Texte fourni ▸
☆ ☆ ☆ ☆ ☆
79      La requérante fait grief à la Commission de ne pas avoir tenu compte de l’appréciation des mêmes accords conclus par Lufthansa avec SAS, et avec les autres partenaires de Star Alliance, qu’elle avait effectuée dans la décision Lufthansa/Brussels Airlines. La requérante soutient, de manière plus générale, que, depuis la décision Lufthansa/Brussels Airlines, la Commission a changé sa politique en matière de traitement des partenaires d’alliance, de sorte que, si la concentration Lufthansa/Swiss était notifiée aujourd’hui, les lignes ZRH-STO et ZRH-WAW ne seraient pas considérées comme des marchés affectés et les engagements n’auraient pas été nécessaires pour obtenir l’autorisation de l’opération.

80      Il convient de souligner que les griefs développés au point 79 ci-dessus, à la différence des griefs relatifs aux modifications contractuelles proprement dites et à l’accord de partage de code conclu entre Swiss et SAS, ont été avancés par la requérante pour contester l’appréciation de la Commission tant en ce qui concerne la ligne ZRH-STO qu’en ce qui concerne la ligne ZRH-WAW.

81      La Commission rappelle, tout d’abord, que toute concentration est appréciée individuellement à la lumière des circonstances factuelles et juridiques propres à cette opération. La requérante ne pourrait donc se fonder sur de prétendues différences d’appréciation de la Commission par rapport à d’autres affaires.

82      La Commission considère, par ailleurs, que la décision attaquée n’est pas en contradiction avec l’appréciation faite dans la décision Lufthansa/Brussels Airlines et que son approche relative à l’évaluation des relations entre les parties à une concentration et les tiers dans le secteur de l’aviation n’a pas sensiblement changé depuis l’adoption de la décision de 2005. En tout état de cause, il ne saurait être question d’une évolution du marché à long terme ou, a fortiori, d’un changement des accords sous-jacents entre Lufthansa et ses partenaires d’alliance.
☆ ☆ ☆ ☆ ☆
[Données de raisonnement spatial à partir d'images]
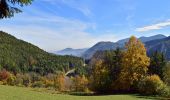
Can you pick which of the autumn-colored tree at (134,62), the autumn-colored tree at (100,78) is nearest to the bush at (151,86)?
the autumn-colored tree at (134,62)

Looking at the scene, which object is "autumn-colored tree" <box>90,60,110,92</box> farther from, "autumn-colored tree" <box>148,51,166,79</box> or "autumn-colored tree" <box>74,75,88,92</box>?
"autumn-colored tree" <box>74,75,88,92</box>

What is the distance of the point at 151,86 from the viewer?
263ft

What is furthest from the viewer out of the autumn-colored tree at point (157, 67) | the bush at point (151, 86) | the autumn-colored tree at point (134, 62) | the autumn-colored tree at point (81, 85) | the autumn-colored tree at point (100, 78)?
the autumn-colored tree at point (81, 85)

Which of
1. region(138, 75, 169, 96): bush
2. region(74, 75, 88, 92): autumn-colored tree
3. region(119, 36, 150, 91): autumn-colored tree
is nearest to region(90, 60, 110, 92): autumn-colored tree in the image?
region(119, 36, 150, 91): autumn-colored tree

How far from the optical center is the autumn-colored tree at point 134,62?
84.8 metres

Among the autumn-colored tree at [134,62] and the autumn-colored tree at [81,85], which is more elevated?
the autumn-colored tree at [134,62]

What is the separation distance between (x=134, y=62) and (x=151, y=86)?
24.8 feet

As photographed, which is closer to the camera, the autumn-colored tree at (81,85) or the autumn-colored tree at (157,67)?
the autumn-colored tree at (157,67)

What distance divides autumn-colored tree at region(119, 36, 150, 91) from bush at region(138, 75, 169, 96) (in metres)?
3.87

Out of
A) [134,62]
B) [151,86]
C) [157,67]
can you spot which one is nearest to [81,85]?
[157,67]

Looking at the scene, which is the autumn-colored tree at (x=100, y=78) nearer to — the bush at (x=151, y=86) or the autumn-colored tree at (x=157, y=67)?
the autumn-colored tree at (x=157, y=67)

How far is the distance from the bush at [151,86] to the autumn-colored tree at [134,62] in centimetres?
387

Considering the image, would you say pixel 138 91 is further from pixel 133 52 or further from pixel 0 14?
pixel 0 14

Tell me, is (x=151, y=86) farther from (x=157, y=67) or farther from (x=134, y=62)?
(x=157, y=67)
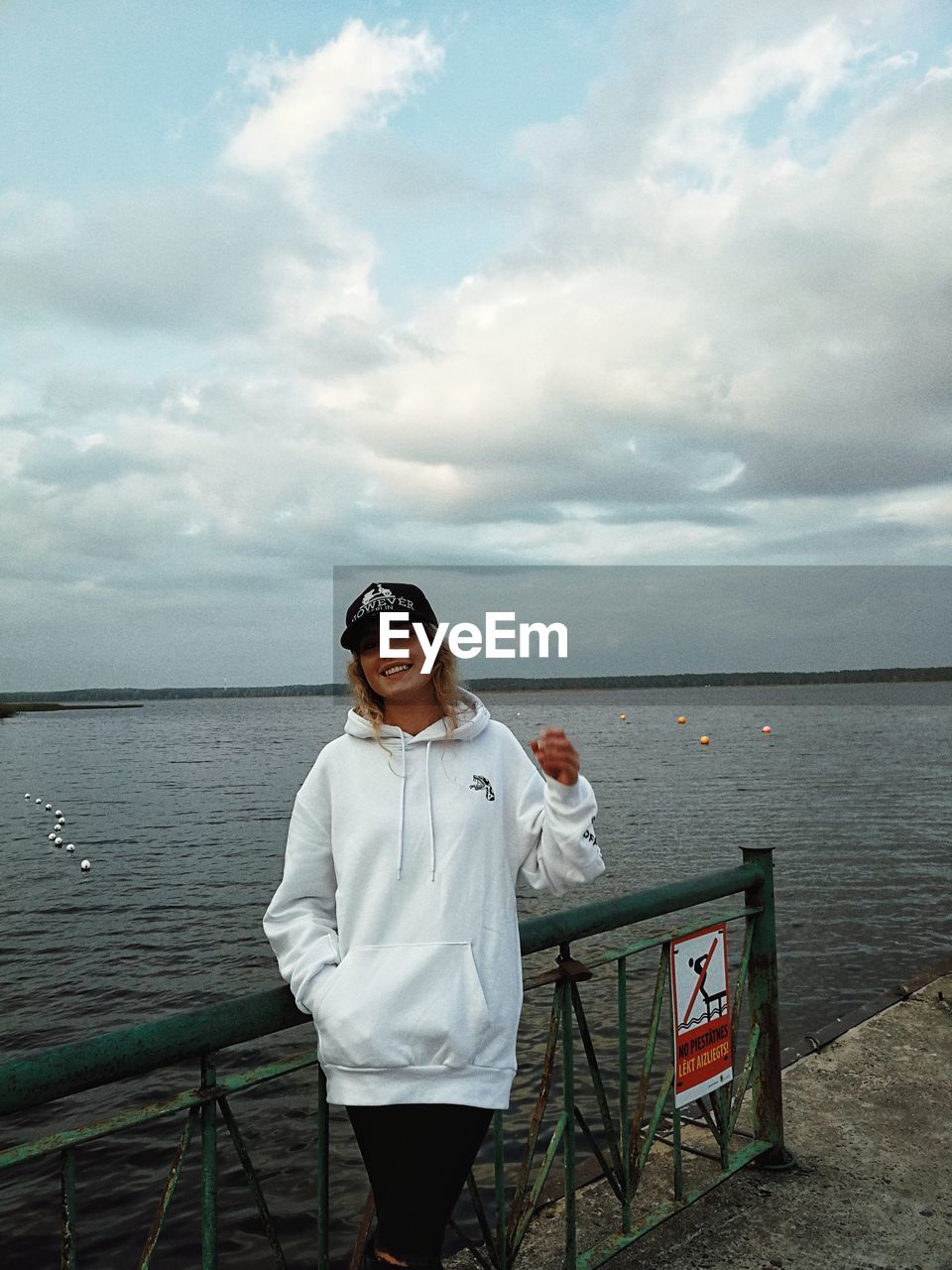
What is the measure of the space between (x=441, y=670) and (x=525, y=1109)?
22.5 feet

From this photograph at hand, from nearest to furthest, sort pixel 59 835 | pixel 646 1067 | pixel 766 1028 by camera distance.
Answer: pixel 646 1067, pixel 766 1028, pixel 59 835

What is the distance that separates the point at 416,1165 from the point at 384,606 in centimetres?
128

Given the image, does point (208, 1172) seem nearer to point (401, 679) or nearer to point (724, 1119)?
point (401, 679)

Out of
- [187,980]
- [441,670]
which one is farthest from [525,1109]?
Answer: [441,670]

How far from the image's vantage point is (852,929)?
14078 millimetres

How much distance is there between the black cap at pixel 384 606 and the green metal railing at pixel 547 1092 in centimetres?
91

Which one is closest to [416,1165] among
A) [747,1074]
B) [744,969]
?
[744,969]

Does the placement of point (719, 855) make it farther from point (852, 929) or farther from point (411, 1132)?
point (411, 1132)

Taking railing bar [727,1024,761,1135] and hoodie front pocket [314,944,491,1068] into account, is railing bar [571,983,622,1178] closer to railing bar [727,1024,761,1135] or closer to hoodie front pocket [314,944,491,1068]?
railing bar [727,1024,761,1135]

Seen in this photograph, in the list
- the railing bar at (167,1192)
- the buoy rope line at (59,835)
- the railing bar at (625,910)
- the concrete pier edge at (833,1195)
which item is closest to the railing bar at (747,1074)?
the concrete pier edge at (833,1195)

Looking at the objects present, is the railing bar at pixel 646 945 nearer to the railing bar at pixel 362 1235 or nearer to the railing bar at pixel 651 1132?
the railing bar at pixel 651 1132

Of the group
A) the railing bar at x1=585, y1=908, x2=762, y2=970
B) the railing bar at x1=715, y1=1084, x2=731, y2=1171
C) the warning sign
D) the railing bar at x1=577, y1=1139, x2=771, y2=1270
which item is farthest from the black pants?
the railing bar at x1=715, y1=1084, x2=731, y2=1171

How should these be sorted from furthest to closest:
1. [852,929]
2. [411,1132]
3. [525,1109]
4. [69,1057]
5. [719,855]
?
[719,855] < [852,929] < [525,1109] < [411,1132] < [69,1057]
☆ ☆ ☆ ☆ ☆
Votre travail ▸
- A) Traduisez en anglais cette phrase de l'extrait sur la concentration Lufthansa/Swiss : « La requérante ne pourrait donc se fonder sur de prétendues différences d’appréciation de la Commission par rapport à d’autres affaires. »
- B) D'après l'extrait sur la concentration Lufthansa/Swiss, quelles lignes ne seraient pas considérées comme des marchés affectés si la concentration était notifiée aujourd'hui, selon la requérante ?
- C) Rédigez la suite de l'extrait sur la concentration Lufthansa/Swiss, en partant de sa dernière phrase.

Réponses ▸
- A) The applicant could therefore not rely on alleged differences in the Commission's assessment in relation to other cases.

- B) Les lignes ZRH-STO et ZRH-WAW.

- C)
83      À cet égard, il convient de rappeler, tout d’abord, que, selon une jurisprudence constante, lorsque la Commission statue sur la compatibilité d’une concentration avec le marché intérieur sur la base d’une notification et d’un dossier propres à cette opération, une partie requérante n’est pas en droit de remettre en cause ses constatations au motif qu’elles diffèrent de celles faites antérieurement dans une autre affaire, sur la base d’une notification et d’un dossier différents, à supposer même que les marchés en cause dans les deux affaires soient similaires, voire identiques (arrêts du 14 décembre 2005, General Electric/Commission, T‑210/01, EU:T:2005:456, point 118, et du 13 mai 2015, Niki Luftfahrt/Commission, T‑162/10, EU:T:2015:283, point 142). Conformément à cette jurisprudence, ni la Commission ni, a fortiori, le Tribunal ne sont liés par les constatations de fait et les appréciations économiques effectuées dans les décisions précédentes.

84      Toutefois, en l’espèce, l’argumentation de la requérante ne saurait être écartée en application de la jurisprudence citée au point 83 ci-dessus.

85      D’une part, la requérante n’invoque pas une simple différence d’appréciation entre la décision attaquée et une autre décision quelconque, mais un changement de politique, en ce que la Commission ne prendrait plus en considération les partenaires d’alliance dans la définition des marchés affectés.

86      D’autre part, la requérante se prévaut de l’analyse des mêmes accords entre les mêmes parties, dans le même contexte et concernant une même problématique, que la Commission a effectuée dans la décision Lufthansa/Brussels Airlines dont la requérante était également destinataire.

87      Si une éventuelle différence d’analyse entre la décision Lufthansa/Brussels Airlines et la décision attaquée ou un prétendu changement de politique de la Commission ne permettent, certes, pas, en soi, de conclure à l’illégalité de la décision attaquée, ils requièrent, en revanche, de vérifier si, à tout le moins, la Commission a procédé à un examen approfondi de l’argumentation de la requérante selon laquelle les partenaires d’alliance ne seraient plus pris en considération dans la définition des marchés affectés.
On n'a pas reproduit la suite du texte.